When retries are acceptable, and when they cost too much

Rerunning a test in the same build is an acceptable compromise, not an ideal. If a test has a five percent chance of flaky failure, a second run drops the combined odds to five percent of five percent. The probability of a false red decays fast with each retry.

The cost is build time. A flaky test is usually a large one, because it has the most moving parts. Retry a four-minute test five times and you blow your time budget for getting results back.

Around three retries works well on average, but judge it against your own service level objective. If you want CI results within ten minutes and an average test takes three minutes, you can run it three times but not four. There is a balancing act between confidence and feedback speed.

How to stop flaky tests before they enter the build

Gatekeeping keeps flakiness out in the first place. Do not let a flaky test into your build at all.

Meta runs this at scale. Before a test is allowed to affect CI, it runs a hundred times concurrently overnight against every other test. Only if it stays completely stable does it join the real CI runs, and the whole process is automated. No human could carry that load.

You do not need Meta’s resources to apply the idea. Before adding a test, run it ten times locally and watch for instability. This does mean keeping a record of which tests already exist, and trivial changes like renaming a test will trigger a rerun. That is acceptable, because a stable test passes the gate and a flaky one should never have gone in.

The second preventive habit is rerunning known-flaky tests periodically. Sometimes a systemic cause gets fixed elsewhere and a whole batch of tests quietly starts passing again. A separate file listing failed tests makes this easy, since walking a list and removing one line beats hunting through code to strip annotations. Once those tests prove stable, they rejoin the general CI runs and provide trustworthy signal again.

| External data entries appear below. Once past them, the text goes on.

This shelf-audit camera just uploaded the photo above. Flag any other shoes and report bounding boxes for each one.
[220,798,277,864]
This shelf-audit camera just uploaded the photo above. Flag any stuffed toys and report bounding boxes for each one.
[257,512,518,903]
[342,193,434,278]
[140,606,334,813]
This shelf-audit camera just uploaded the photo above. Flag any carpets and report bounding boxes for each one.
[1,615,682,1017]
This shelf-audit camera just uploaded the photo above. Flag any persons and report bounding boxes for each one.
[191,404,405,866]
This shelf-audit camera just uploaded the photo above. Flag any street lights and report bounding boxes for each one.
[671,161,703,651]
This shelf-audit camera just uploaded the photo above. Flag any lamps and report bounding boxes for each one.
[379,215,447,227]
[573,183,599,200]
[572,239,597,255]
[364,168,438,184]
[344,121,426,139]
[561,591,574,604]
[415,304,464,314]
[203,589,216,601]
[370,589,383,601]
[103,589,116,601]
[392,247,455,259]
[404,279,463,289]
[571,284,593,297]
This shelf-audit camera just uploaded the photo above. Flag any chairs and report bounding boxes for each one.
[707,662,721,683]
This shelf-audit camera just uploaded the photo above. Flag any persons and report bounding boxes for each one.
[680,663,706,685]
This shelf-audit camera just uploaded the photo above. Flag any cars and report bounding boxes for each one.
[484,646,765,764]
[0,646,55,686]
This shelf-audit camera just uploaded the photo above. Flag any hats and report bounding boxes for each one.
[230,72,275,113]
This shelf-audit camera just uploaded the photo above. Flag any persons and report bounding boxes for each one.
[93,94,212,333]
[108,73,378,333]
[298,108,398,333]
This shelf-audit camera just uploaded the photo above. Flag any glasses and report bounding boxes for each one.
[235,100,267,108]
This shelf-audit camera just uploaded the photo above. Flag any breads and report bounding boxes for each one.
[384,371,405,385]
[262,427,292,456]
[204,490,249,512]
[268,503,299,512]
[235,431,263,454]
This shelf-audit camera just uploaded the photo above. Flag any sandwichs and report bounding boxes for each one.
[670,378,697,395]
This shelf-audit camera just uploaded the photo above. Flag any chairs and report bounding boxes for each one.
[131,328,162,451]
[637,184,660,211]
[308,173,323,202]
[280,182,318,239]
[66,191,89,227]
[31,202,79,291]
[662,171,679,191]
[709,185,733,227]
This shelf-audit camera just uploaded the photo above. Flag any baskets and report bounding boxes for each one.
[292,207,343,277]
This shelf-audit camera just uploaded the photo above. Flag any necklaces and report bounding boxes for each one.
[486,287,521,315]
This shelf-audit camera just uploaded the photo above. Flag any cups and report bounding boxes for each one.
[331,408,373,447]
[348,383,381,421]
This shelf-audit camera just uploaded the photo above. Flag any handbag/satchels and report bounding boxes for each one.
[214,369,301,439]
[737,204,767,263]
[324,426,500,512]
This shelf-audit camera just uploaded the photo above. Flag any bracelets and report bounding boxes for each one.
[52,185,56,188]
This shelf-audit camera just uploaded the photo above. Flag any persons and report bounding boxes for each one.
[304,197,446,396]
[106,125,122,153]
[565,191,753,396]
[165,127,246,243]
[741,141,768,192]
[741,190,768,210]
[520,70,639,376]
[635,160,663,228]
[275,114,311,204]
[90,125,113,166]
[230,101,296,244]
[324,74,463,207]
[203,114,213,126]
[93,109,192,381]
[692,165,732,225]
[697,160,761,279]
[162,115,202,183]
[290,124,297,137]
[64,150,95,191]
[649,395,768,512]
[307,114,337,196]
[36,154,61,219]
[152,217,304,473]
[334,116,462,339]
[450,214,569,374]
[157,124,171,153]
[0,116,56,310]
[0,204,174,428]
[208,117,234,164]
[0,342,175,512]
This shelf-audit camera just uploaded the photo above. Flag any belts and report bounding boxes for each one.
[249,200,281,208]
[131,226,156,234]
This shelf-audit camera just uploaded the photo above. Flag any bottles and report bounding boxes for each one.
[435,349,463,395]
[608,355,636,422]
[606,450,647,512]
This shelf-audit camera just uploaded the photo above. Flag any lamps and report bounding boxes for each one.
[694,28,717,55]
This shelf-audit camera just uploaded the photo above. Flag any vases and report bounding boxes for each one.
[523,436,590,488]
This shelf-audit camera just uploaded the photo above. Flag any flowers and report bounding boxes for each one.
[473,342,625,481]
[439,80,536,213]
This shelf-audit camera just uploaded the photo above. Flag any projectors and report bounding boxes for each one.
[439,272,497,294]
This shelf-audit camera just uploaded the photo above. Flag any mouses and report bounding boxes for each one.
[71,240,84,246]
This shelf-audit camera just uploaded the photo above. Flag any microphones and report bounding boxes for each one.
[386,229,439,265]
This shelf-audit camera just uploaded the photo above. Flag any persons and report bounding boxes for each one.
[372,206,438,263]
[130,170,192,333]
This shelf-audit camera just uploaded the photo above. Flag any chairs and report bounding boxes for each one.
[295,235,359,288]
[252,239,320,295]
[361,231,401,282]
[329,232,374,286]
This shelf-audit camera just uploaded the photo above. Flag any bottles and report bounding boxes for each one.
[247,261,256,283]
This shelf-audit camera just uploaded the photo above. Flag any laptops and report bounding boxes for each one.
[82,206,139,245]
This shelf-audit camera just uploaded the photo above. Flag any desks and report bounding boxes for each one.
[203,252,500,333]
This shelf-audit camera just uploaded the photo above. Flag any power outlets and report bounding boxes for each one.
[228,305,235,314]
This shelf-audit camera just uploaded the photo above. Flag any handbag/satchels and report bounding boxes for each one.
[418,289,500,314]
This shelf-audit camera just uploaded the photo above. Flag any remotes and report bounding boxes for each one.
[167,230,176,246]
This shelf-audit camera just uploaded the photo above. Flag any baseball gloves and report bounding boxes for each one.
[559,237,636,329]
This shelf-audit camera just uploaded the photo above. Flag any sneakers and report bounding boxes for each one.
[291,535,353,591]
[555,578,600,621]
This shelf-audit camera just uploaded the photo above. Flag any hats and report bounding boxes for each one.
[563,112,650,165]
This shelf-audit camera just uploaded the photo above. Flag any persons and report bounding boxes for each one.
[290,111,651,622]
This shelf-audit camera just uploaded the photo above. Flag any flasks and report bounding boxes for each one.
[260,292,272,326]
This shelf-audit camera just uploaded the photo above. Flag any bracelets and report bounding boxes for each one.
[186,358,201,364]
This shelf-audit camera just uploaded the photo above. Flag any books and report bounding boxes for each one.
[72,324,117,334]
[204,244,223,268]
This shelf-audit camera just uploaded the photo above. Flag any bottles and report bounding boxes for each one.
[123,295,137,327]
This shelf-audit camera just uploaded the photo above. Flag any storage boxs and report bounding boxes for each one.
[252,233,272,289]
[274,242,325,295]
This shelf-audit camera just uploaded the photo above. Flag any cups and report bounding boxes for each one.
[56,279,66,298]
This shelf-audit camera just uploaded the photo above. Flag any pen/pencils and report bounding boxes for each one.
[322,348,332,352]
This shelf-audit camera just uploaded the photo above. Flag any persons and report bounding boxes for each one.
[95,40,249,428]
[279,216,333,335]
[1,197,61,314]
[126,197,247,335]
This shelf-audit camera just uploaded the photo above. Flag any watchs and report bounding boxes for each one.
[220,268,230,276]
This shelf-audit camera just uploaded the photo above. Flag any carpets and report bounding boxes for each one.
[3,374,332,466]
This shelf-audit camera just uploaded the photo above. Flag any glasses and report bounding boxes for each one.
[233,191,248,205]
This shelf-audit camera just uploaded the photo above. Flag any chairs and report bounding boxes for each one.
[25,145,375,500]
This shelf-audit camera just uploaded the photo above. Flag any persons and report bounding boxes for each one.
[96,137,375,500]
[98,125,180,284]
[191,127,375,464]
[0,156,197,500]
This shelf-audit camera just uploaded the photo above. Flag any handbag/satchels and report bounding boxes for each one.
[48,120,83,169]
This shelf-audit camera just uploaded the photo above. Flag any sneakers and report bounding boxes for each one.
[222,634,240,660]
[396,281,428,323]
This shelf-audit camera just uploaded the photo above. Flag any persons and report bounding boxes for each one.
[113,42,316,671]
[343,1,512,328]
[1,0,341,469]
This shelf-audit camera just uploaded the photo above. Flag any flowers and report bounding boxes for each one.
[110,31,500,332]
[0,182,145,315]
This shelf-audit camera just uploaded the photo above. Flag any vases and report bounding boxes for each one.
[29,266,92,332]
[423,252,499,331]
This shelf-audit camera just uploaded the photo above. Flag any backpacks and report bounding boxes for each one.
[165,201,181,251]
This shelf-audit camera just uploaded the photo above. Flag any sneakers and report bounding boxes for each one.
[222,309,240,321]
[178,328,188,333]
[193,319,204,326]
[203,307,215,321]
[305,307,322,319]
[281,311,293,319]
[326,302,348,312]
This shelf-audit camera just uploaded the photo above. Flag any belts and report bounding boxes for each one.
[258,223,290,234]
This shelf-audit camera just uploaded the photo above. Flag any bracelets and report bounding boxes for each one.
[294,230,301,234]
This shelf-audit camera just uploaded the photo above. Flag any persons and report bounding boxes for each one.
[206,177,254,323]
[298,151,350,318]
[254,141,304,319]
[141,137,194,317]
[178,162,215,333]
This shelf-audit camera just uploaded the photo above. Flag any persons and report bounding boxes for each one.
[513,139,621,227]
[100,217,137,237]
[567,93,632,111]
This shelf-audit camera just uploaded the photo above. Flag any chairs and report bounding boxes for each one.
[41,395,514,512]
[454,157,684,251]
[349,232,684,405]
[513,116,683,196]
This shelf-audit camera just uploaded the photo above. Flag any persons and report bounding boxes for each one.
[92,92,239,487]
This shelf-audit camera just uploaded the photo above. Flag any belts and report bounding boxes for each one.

Where AI helps with flaky tests, and where it does not

AI earns its place in debugging, not in writing your tests. It analyzes intricate code well and can point out that a value is never set or that a problem sits on a particular line. For chasing down the cause of a flaky failure, that is genuinely useful.

The risk is false confidence.

It’s like a drunk man in a bar with an opinion, and they will say it very emphatically, and they might well be wrong. Simon Stewart

So treat every AI output as something a human reviews. One counter is to ask a second model to verify the first model’s diagnosis. If both agree that a given line explains the failure, you have a reasonable place to start.

AI is good at generating many plausible test cases, but Simon Stewart prefers to define the conditions himself rather than hand that over. The framing that holds up: AI is a power tool for your work, not a replacement for it. And the broader aim still stands. Get a safe change into users’ hands as fast as possible, which means the less code you carry, the better.